— Task item —
From the passage on U.S. drug control, set down word for word the part starting with "According to Ms." and going on through "percent, she reported.".

── Supplied passage ──

According to Ms. Otero, the rate of overall drug use in America has dropped by roughly one-third over the past three decades.
Since 2006, meth use in America has been cut by half and cocaine use has dropped by nearly 40 percent, she reported.
She notes that in 2011, the United States spent over 10 billion dollars on drug prevention and treatment; 9.4 billion dollars on domestic law enforcement; 3.6 billion on interdiction, and 2.1 billion on international drug control programs.
The President’s revised National Drug Control Strategy seeks to redouble our efforts, and employs a balance of evidenced-based public health and safety reforms, she stressed.
Another pillar of the strategy is strengthening international partnerships, Ms. Otero noted.
With the leadership of Secretary Clinton, the United States has created new partnerships to address the security challenges in Central America.
The United States has developed new modes of cooperation starting by addressing security issues that are identified by Central Americans themselves.
Ms. Otero underlines that Secretary Clinton firmly believes that the solutions to the problems in Central America must come from Central Americans and that is why the U.S. supports the Central American Integration System, commonly known as SICA.

───
── Extracted information ──

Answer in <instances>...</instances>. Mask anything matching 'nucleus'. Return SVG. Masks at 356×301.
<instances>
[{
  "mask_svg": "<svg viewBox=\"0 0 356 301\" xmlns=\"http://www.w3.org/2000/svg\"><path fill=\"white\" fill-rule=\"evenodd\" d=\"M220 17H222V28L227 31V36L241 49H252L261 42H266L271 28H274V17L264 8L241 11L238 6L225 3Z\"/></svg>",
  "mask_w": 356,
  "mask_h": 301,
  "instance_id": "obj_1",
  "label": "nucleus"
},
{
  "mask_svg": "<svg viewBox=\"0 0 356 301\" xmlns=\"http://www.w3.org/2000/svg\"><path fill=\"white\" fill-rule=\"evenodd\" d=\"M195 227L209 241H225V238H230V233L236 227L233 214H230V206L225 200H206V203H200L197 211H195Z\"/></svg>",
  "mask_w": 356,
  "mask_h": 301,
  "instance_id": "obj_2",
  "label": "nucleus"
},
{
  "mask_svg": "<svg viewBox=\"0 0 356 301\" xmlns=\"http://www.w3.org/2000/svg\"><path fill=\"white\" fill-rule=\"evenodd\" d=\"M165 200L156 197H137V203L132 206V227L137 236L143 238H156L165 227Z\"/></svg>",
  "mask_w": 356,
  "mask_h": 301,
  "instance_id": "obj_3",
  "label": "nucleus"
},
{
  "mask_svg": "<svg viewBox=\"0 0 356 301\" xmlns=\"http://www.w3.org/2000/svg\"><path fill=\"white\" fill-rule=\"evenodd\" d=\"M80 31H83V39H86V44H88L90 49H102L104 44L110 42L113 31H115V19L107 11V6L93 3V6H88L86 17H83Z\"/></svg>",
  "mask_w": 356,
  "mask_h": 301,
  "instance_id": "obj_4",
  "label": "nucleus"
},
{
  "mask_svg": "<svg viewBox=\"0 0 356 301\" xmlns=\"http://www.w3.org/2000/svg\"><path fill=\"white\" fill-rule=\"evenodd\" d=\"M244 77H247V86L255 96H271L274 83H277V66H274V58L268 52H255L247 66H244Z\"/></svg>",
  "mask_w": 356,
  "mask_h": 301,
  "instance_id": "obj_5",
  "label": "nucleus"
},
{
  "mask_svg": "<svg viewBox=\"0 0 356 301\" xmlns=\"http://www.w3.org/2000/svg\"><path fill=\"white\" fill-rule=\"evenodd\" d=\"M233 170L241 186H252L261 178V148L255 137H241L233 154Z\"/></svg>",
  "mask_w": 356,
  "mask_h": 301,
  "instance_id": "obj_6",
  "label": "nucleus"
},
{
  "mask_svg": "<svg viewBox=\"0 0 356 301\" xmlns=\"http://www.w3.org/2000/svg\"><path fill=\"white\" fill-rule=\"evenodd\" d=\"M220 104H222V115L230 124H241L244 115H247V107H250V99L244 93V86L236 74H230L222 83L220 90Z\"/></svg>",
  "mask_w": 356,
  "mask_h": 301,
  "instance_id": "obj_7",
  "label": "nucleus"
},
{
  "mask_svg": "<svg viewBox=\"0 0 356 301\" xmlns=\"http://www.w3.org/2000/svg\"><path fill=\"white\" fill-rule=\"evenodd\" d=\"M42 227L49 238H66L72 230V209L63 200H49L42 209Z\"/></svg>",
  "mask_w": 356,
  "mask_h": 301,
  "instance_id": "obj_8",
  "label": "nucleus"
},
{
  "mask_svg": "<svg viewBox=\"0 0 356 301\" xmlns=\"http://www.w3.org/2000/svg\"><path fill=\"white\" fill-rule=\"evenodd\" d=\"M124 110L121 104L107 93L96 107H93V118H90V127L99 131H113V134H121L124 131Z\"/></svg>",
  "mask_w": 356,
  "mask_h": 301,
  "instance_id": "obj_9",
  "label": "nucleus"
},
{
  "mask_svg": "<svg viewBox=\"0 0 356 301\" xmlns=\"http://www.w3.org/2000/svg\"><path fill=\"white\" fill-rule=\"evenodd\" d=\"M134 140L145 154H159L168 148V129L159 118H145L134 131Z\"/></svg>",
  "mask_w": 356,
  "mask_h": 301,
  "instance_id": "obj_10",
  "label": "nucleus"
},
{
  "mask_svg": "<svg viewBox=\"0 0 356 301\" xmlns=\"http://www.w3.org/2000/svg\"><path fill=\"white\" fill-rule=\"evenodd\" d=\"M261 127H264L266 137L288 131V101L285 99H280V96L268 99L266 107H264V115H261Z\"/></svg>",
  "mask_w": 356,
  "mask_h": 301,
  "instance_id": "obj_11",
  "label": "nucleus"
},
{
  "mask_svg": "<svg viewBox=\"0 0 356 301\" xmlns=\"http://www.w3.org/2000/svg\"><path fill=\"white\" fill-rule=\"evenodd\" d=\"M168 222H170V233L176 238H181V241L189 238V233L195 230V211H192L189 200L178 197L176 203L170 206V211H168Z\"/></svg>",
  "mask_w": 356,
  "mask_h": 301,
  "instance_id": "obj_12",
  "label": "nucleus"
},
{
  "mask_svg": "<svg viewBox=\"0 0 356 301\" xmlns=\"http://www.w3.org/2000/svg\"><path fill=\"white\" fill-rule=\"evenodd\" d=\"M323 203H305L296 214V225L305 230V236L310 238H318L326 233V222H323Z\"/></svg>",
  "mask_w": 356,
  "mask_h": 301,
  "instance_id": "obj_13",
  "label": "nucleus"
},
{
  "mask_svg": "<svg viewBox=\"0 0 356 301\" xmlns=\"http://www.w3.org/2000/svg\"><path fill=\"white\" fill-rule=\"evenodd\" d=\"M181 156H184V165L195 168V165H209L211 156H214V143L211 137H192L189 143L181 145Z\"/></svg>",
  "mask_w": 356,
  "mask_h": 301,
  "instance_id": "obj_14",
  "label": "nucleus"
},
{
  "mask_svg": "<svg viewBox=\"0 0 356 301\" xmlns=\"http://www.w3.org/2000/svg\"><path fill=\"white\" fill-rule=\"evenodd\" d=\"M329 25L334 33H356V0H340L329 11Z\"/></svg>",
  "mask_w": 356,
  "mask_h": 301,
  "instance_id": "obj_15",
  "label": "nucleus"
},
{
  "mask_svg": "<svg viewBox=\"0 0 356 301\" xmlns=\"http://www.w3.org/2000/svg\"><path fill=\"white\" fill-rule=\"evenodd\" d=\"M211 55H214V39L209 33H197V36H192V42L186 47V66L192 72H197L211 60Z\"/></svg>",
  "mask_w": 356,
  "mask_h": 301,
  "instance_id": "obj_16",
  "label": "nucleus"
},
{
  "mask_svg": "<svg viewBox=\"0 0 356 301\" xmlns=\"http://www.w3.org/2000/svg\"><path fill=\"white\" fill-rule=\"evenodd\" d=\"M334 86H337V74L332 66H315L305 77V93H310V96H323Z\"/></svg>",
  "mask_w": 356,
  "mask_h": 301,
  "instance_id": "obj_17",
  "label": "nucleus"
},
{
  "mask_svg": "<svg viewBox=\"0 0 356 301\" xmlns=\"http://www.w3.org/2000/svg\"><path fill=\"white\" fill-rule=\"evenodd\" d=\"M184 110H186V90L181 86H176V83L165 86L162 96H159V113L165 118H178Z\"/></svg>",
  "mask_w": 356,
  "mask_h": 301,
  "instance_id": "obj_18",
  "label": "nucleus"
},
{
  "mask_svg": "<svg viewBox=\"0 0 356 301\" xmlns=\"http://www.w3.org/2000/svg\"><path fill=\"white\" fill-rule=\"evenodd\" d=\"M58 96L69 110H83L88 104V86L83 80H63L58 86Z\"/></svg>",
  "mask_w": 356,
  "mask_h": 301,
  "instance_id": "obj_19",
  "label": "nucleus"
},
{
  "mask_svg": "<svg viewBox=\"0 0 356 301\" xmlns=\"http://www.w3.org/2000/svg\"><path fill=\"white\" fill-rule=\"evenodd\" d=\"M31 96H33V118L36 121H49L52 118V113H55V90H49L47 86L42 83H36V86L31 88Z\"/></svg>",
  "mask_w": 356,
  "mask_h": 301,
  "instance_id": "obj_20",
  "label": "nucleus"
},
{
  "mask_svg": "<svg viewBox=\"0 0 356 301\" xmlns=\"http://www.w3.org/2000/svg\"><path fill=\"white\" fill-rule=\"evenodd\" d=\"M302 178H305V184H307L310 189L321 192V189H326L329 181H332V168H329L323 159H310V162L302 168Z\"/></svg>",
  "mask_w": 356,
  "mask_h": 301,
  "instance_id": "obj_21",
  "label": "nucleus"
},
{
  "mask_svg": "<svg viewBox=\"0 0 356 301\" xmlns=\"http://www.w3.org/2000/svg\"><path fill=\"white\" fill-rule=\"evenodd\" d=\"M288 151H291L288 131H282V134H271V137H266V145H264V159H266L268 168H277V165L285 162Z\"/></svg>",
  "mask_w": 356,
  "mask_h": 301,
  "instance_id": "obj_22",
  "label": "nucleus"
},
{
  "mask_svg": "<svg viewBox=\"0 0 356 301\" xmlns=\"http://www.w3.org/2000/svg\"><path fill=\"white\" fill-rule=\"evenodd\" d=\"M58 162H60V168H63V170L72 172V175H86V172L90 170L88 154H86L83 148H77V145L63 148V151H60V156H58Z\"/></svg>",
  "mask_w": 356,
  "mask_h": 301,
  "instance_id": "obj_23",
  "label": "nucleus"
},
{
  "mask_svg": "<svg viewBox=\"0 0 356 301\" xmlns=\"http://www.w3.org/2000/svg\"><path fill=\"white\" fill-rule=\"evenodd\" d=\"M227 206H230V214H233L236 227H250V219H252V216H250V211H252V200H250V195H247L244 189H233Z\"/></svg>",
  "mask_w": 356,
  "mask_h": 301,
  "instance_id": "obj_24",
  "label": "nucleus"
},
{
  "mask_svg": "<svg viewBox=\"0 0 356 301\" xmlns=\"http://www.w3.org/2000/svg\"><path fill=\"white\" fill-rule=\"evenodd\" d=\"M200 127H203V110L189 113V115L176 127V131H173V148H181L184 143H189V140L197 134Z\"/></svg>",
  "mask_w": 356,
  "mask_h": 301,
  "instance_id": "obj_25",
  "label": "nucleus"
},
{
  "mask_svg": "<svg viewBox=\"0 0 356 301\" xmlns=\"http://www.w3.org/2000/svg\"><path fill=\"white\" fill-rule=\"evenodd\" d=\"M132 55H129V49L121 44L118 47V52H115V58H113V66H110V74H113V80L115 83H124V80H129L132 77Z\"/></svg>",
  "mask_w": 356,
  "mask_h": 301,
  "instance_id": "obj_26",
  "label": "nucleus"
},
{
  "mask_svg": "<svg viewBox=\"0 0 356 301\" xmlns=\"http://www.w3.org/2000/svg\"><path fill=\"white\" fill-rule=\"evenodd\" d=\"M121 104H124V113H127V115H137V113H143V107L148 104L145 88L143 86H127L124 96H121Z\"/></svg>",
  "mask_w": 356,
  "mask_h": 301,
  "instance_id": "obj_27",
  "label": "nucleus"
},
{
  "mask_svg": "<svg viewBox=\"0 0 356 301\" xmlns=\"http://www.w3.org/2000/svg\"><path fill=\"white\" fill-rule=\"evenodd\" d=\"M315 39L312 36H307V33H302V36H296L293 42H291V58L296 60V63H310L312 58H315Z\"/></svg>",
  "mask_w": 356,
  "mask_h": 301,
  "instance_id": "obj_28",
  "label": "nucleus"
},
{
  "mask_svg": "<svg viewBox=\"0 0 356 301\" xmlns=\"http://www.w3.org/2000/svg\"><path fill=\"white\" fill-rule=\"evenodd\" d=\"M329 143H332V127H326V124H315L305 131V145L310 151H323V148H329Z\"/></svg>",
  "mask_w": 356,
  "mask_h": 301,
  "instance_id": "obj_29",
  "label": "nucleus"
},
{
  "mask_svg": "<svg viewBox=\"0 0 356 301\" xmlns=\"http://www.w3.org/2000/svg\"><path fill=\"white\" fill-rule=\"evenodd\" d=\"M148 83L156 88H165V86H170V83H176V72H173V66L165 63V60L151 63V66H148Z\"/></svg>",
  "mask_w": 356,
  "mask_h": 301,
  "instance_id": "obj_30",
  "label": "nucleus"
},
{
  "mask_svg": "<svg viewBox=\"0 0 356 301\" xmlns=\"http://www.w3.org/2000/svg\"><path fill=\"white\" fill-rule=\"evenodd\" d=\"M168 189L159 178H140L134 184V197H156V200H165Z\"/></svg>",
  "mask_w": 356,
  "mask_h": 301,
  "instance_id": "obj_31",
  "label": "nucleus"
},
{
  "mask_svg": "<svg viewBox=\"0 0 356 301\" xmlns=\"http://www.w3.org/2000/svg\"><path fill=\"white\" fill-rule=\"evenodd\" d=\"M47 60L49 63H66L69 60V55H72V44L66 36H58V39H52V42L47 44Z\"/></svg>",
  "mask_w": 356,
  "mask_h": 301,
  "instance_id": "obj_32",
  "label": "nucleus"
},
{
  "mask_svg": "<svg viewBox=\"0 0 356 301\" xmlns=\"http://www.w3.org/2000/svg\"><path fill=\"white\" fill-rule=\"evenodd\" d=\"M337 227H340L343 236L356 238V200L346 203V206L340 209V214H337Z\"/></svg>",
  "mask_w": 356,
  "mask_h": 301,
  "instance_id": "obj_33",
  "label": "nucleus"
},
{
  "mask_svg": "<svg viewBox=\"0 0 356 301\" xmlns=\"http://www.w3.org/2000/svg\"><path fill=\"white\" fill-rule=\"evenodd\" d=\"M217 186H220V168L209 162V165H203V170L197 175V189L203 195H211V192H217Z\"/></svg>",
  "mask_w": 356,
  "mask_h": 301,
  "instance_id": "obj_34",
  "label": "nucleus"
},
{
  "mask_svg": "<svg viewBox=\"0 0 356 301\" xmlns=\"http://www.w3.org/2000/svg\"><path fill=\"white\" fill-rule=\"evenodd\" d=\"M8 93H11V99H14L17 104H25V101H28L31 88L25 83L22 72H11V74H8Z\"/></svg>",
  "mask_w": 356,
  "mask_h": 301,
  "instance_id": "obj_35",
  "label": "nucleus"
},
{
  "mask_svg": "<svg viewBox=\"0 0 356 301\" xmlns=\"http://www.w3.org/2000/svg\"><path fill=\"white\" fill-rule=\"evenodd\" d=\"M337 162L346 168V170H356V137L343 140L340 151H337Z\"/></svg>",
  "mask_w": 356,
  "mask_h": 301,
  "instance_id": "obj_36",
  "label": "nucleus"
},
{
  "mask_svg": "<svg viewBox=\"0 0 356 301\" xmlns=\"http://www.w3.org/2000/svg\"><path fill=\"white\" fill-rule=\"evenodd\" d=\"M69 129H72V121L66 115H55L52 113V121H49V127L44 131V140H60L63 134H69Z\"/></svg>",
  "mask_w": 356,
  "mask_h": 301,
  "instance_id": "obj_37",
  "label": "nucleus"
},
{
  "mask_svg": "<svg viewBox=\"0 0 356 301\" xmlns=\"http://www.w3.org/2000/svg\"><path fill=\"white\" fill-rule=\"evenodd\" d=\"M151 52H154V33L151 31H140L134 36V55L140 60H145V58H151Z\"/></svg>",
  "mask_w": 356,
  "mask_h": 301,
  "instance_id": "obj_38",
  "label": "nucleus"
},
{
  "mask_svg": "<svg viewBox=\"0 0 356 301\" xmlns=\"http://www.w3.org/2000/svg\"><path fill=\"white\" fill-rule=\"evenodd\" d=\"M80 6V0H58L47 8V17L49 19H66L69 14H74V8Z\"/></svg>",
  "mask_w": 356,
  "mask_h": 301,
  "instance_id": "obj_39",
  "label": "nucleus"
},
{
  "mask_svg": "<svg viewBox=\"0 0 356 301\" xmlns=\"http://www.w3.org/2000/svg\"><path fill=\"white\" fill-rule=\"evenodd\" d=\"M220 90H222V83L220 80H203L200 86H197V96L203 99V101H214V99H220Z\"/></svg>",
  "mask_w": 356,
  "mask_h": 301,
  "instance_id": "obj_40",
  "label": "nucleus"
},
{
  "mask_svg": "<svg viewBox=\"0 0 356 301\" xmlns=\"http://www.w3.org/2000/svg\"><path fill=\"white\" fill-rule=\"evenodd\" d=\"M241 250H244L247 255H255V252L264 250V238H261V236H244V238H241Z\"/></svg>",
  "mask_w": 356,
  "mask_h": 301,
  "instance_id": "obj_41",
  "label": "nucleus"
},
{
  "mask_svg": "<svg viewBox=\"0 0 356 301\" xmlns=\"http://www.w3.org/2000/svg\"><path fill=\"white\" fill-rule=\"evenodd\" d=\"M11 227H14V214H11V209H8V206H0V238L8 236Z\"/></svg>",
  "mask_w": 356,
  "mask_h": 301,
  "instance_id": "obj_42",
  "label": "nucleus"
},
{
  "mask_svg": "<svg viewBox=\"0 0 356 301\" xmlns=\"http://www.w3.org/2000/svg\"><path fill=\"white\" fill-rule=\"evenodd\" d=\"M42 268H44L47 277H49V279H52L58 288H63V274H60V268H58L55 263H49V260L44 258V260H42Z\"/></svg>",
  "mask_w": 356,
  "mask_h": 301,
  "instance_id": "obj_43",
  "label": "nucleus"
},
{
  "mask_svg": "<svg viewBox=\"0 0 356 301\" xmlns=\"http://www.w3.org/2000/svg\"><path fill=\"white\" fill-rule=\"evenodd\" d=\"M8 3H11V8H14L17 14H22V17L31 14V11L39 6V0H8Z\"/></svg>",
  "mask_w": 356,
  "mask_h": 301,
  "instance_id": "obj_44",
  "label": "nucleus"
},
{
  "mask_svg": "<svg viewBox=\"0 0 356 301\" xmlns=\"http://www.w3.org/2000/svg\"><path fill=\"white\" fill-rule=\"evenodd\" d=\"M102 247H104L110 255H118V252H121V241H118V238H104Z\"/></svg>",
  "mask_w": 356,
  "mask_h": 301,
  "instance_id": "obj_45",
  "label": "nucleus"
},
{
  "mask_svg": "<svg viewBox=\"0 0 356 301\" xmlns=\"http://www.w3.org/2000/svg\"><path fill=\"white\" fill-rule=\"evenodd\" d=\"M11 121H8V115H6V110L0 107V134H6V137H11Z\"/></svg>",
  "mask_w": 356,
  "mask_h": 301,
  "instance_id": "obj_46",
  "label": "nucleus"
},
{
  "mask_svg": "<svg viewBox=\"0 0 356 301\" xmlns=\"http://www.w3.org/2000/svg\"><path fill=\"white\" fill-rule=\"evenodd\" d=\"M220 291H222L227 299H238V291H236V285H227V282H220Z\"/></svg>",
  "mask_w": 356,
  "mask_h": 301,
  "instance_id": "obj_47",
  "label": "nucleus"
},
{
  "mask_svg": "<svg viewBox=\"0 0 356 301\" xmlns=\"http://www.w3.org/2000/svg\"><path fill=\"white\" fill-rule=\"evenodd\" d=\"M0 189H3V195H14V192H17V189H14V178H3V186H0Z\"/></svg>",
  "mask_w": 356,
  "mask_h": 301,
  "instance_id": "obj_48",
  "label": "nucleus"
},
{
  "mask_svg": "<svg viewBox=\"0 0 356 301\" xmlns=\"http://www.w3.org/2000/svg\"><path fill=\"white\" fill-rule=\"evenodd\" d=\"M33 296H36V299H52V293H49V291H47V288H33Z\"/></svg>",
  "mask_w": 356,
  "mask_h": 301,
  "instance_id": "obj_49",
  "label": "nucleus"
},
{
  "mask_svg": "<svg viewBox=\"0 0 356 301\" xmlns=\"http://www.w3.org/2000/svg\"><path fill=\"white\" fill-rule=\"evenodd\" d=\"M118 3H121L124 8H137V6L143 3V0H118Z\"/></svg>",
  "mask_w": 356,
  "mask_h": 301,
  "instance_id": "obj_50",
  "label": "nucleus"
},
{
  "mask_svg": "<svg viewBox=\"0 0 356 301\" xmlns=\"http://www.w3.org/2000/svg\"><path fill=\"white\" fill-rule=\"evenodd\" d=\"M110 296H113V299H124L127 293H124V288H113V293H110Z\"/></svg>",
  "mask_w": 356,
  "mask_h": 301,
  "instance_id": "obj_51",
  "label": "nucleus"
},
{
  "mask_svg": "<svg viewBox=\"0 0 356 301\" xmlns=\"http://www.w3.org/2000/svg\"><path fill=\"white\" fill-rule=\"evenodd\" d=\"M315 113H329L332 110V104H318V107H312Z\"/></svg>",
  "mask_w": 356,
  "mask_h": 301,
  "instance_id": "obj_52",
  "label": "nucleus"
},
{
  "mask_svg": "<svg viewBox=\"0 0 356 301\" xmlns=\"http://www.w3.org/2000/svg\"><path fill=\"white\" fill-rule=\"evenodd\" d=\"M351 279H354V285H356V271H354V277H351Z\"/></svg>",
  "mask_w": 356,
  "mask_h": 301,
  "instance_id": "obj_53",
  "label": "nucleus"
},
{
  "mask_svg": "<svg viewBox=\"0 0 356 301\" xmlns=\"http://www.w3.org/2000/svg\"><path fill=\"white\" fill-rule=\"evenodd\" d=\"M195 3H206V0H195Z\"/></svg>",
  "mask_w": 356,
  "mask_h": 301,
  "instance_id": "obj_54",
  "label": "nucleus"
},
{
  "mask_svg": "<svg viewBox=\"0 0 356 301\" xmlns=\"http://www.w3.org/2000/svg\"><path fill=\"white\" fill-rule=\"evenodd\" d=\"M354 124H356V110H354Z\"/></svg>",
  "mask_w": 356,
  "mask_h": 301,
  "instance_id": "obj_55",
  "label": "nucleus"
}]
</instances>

───

— Result for this exercise —
According to Ms. Otero, the rate of overall drug use in America has dropped by roughly one-third over the past three decades.
Since 2006, meth use in America has been cut by half and cocaine use has dropped by nearly 40 percent, she reported.